**** QUOTED PASSAGE ****

Dynamical processes in superconductors

Theoretical description of the superconducting state

Extended Ginzburg-Landau theory

Ginzburg-Landau theory was extended so it includes the presence of electric field. It enables to recount balance of forces and helps to understand superconductivity [1]

Vortex matter

Intensive theoretical efforts using extended Ginzburg-Landau theory and two-fluid model are made to understand various aspects of vortex matter. We carefully account for electrostatic forces and charge.

• Vortex charge - calculation of the experimentally observed electric charge of the vortex core [2]
• Vortex structure - Structure of the vortex lattice is well understood (see fig 1). The numerical program computing periodic solution of the GL equation can be downloaded here.
• Vortex dynamics - We proposed alternative theory of vortex dynamics [3,4], which explained our experiments and anomalous Hall effect [5].
• Giant thermoelectrically induced magnetic flux - is explained by the conventional matching of internal potentials when the distinction between electrochemical and electrostatic potential is properly taken into account [6].

Fig. 1. Here you can see how with changing reduced induction =B/B_c2 vortex lattice structure changes. The length unit is the vortex spacing, GL parameter κ = 1.

Modified Josephson relation

It is well known and widely accepted, that in superconductors effective electric field (for stationary state defined as gradient of the electrochemical potential) is proportional to the velocity of the vortex lattice. We proposed that the true electric field (for stationary state defined as gradient of the scalar potential) is given by so called modified Josephson relation stating that it is proportional to the relative velocity of the vortex lattice in respect to the velocity of the superconducting fluid [6].

Experimental study of thin superconducting films in THz range

Far-infrared techniques have played crucial role in experimental validation of Bardeen–Cooper–Schrieffer (BCS) theory thanks to their ability of studying physical behavior of quasiparticles and Cooper pairs, in particular in determining the optical gap 2Δ. BCS theory is universally recognized as a microscopic theory explaining various physical features of many superconducting materials, especially metals, alloys and diatomic compounds. An important limitation of BCS theory is that it generally does not describe behavior of superconductors in externally applied magnetic field, except in some special cases. Indeed, in external magnetic field superconductors of type II exhibit very complex properties due to inhomogeneity of the energy gap associated with quantization of magnetic flux and, consequently, with the existence of quantized vortices. They in turn sense an applied electric field so it is our belief that experimental efforts in far-infrared region provide a very convenient way to study vortex motion. Further, in external magnetic field quantized vortices in the interior of type II superconductors appreciably influence their high-frequency complex conductivity and these studies could play a crucial role in stimulating further advances in superconductivity theory.

**** THE RECORDS ****

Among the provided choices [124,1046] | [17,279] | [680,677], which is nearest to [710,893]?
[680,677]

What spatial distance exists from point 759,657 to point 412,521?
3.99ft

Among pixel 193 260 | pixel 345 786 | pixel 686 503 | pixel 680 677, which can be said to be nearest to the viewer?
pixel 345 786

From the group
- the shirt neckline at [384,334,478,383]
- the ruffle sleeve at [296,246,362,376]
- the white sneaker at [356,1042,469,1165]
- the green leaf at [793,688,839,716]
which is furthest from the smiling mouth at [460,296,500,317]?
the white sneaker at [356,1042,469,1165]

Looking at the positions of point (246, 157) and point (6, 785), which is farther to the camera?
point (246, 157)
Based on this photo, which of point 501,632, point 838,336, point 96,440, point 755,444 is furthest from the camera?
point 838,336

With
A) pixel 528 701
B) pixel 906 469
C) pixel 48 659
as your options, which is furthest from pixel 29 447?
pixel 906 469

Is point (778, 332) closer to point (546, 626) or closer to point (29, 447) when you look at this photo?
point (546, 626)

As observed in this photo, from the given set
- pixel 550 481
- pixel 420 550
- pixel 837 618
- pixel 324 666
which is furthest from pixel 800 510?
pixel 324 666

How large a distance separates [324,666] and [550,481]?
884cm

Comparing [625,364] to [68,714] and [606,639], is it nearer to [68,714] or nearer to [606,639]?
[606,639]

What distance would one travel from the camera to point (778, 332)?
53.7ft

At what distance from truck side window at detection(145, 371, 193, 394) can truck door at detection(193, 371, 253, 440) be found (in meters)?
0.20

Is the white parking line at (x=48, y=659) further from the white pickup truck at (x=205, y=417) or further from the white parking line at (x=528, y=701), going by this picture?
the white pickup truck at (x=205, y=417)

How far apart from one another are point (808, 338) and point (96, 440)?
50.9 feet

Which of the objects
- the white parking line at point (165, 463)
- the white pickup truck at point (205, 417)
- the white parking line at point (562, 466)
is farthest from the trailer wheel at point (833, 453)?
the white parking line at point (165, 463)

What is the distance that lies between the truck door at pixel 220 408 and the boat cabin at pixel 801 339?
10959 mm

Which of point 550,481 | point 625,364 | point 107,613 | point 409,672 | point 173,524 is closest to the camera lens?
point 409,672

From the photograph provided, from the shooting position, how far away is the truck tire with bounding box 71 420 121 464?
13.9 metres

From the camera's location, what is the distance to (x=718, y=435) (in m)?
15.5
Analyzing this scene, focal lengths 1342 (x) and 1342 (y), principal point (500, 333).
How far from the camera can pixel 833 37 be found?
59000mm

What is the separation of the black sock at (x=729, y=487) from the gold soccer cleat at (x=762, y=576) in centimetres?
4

****

__TASK INSTRUCTIONS__.
1. Transcribe the part of the superconductivity page starting at "Dynamical processes in" and ending at "forces and charge.".
2. Find every line in the listing that contains the word "nearest", and copy each of those lines.

__SOLUTIONS TO THE PROBLEMS__.
1.
Dynamical processes in superconductors

Theoretical description of the superconducting state

Extended Ginzburg-Landau theory

Ginzburg-Landau theory was extended so it includes the presence of electric field. It enables to recount balance of forces and helps to understand superconductivity [1]

Vortex matter

Intensive theoretical efforts using extended Ginzburg-Landau theory and two-fluid model are made to understand various aspects of vortex matter. We carefully account for electrostatic forces and charge.

2.
Among the provided choices [124,1046] | [17,279] | [680,677], which is nearest to [710,893]?
Among pixel 193 260 | pixel 345 786 | pixel 686 503 | pixel 680 677, which can be said to be nearest to the viewer?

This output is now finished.